Data Collator class to use for BLOOM
#238
by
monta
- opened
Do we need to use DataCollatorForLanguageModeling and EOS (End of Sequence) token for padding token for BLOOM?
Causal language modeling says:
Now create a batch of examples using DataCollatorForLanguageModeling. It’s more efficient to dynamically pad the sentences to the longest length in a batch during collation, instead of padding the whole dataset to the maximum length. Use the end-of-sequence token as the padding token and set mlm=False. This will use the inputs as labels shifted to the right by one element:
from transformers import DataCollatorForLanguageModeling tokenizer.pad_token = tokenizer.eos_token data_collator = DataCollatorForLanguageModeling(tokenizer=tokenizer, mlm=False)
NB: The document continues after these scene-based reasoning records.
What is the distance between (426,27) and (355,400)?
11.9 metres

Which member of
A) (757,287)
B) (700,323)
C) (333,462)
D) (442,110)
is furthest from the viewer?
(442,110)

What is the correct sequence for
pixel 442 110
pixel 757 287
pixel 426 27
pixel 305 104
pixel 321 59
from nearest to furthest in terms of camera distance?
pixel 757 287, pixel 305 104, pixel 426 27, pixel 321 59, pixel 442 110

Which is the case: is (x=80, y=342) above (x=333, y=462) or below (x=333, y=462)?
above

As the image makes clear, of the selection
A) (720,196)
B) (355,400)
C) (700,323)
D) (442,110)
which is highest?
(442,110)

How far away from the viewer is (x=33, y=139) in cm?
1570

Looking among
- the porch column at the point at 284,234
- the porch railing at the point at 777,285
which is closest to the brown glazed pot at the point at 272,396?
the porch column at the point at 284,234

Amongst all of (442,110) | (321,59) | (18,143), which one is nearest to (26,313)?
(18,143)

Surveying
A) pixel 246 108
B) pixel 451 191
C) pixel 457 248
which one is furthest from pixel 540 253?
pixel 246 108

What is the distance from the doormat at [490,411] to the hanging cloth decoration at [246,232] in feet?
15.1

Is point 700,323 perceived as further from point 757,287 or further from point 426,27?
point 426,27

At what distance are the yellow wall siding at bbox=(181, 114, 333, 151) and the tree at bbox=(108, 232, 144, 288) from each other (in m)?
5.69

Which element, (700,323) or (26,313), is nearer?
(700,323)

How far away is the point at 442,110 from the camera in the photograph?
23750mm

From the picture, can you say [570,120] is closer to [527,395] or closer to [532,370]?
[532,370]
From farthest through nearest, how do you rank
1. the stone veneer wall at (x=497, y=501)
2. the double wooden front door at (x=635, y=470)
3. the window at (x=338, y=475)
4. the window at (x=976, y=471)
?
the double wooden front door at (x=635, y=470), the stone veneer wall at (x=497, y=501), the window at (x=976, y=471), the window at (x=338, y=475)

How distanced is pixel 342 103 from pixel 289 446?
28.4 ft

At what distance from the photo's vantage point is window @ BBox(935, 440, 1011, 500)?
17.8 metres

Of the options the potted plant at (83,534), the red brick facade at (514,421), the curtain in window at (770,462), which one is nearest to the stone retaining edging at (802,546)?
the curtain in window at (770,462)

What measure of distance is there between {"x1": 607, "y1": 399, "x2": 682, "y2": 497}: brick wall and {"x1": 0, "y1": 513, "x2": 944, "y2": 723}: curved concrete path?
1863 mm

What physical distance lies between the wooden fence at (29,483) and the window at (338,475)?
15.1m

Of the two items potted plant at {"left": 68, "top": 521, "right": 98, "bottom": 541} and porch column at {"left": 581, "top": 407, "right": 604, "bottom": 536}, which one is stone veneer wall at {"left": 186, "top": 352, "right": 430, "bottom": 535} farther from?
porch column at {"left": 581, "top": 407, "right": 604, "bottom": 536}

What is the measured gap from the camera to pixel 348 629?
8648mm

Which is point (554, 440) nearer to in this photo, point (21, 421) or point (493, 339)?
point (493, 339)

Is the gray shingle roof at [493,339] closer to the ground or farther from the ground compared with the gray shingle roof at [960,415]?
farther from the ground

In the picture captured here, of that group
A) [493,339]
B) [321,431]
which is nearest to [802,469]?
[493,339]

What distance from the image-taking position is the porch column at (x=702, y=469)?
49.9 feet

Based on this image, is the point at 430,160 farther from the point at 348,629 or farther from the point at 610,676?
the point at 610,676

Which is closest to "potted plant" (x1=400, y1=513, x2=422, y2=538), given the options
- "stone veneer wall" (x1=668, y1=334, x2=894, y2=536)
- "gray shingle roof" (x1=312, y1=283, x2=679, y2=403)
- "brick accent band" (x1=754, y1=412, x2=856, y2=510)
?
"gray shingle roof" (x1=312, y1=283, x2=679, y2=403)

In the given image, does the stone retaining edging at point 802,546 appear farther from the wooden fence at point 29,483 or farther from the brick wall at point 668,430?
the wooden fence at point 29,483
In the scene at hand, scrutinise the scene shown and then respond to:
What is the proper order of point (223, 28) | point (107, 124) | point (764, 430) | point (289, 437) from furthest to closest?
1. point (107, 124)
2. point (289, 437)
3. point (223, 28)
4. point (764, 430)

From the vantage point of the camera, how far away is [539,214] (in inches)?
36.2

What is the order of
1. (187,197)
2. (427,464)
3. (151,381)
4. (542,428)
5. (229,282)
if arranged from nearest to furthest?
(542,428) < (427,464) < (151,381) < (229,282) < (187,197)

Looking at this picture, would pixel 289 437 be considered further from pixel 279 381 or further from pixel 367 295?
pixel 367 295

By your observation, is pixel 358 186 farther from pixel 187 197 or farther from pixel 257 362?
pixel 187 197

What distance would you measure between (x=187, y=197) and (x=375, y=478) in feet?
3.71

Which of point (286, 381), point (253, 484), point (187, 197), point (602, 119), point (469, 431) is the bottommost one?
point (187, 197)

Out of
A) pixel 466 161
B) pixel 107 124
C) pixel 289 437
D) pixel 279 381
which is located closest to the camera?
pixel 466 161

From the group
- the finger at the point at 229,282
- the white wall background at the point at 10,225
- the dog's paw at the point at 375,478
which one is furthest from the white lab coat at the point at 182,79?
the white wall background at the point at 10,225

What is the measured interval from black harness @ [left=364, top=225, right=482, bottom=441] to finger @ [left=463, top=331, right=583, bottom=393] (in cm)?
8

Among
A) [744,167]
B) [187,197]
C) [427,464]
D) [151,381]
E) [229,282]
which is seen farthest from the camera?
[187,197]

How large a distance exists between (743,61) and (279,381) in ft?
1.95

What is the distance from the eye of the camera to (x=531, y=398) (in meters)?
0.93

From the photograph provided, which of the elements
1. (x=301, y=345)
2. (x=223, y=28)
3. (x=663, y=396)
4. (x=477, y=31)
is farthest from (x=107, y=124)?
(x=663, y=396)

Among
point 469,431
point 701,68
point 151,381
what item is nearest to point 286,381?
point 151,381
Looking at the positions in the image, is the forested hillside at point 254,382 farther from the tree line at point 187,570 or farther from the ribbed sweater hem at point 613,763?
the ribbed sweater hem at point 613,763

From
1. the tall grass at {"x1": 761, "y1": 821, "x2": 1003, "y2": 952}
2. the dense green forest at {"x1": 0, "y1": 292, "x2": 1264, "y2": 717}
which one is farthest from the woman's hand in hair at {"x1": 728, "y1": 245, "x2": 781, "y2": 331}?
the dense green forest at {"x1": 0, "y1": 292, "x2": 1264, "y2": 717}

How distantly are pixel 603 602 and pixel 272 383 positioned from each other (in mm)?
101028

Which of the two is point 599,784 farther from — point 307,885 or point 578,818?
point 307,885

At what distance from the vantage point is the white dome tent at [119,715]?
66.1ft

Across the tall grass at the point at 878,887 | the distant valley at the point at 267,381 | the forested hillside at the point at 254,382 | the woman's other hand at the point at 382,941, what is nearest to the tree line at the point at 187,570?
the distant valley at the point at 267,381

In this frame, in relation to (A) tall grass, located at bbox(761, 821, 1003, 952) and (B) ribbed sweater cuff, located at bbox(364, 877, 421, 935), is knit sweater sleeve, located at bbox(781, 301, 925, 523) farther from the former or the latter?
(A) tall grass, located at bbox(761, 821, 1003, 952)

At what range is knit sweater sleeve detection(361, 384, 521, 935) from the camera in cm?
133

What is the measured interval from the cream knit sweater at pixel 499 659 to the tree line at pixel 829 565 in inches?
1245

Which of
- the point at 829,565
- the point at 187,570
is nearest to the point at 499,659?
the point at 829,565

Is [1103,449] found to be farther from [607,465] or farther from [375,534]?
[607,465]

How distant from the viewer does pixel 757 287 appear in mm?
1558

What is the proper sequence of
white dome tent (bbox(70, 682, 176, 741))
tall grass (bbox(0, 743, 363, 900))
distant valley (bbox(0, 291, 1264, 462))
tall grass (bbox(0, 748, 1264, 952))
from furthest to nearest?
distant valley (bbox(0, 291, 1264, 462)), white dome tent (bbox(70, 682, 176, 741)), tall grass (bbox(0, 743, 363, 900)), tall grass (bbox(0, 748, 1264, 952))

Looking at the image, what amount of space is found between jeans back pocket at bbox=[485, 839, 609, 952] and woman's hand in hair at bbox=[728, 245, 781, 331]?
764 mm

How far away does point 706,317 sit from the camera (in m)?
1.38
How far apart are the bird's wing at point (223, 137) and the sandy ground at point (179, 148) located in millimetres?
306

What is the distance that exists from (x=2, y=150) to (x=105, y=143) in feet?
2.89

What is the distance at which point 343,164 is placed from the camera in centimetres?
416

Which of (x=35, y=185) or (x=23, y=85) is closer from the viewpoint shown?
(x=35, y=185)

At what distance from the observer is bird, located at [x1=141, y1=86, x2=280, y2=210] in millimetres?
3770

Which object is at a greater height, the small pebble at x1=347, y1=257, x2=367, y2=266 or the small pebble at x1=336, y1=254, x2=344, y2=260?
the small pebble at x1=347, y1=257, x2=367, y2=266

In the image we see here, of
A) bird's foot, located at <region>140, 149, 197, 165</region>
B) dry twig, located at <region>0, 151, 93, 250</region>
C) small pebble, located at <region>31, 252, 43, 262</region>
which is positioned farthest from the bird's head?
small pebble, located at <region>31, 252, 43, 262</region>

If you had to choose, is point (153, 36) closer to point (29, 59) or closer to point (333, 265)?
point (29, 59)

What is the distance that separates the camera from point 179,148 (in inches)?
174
However, if I use DataCollatorForLanguageModeling, I get the error:
ValueError: Unable to create tensor, you should probably activate truncation and/or padding with 'padding=True' 'truncation=True' to have batched tensors with the same length. Perhaps your features (`labels` in this case) have excessive nesting (inputs type `list` where type `int` is expected).
Environment
!cat /etc/os-release
PRETTY_NAME="Debian GNU/Linux 10 (buster)"
!transformers-cli env
- `transformers` version: 4.28.0
- Platform: Linux-4.14.309-231.529.amzn2.x86_64-x86_64-with-debian-10.6
- Python version: 3.7.10
- Huggingface_hub version: 0.13.4
- Safetensors version: not installed
- PyTorch version (GPU?): 1.13.1+cu117 (True)
- Tensorflow version (GPU?): not installed (NA)
- Flax version (CPU?/GPU?/TPU?): not installed (NA)
- Jax version: not installed
- JaxLib version: not installed
- Using GPU in script?: YES
- Using distributed or parallel set-up in script?: <fill in>
Code for Tokenization
DATASET_STREAMING: bool = False
train = load_dataset("xsum", split="train", streaming=DATASET_STREAMING)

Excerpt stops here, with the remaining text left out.